Business woman and politician from California

Beth Burkhard Gaines (born September 17, 1959) is an American politician who served as a member of the California State Assembly for the 6th district from 2011 to 2016.

== Early life and education==
Gaines was born in Sacramento County, California in 1959. She attended the University of California, Irvine.

== Career ==
In 2011, Gaines' husband, Ted Gaines, won a special election to the California State Senate. On May 3, 2011, Gaines won a special election and became a Republican member of California State Assembly for from the 4th district.
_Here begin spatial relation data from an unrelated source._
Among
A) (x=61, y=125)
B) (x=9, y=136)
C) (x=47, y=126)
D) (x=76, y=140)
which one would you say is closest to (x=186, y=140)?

Gaines defeated Dennis Campanale with 55.6% of the votes.

==Electoral history==

2014 California's 6th State Assembly district primary
| Party |  | Candidate | Votes | % | ±% |
|---|---|---|---|---|---|
|  | Republican | Beth Gaines (incumbent) | 55,167 | 64.34% |  |
|  | Democratic | Brian Caples | 30,575 | 35.66% |  |
| Total votes |  |  | '85,742' | '100.00%' |  |

2014 California's 6th State Assembly district election
| Party |  | Candidate | Votes | % | ±% |
|---|---|---|---|---|---|
|  | Republican | Beth Gaines (incumbent) | 94,020 | 65.72% |  |
|  | Democratic | Brian Caples | 49,044 | 34.28% |  |
| Total votes |  |  | '143,064' | '100.00%' |  |

== Personal life ==
Gaines' husband is Ted Gaines. They have six children.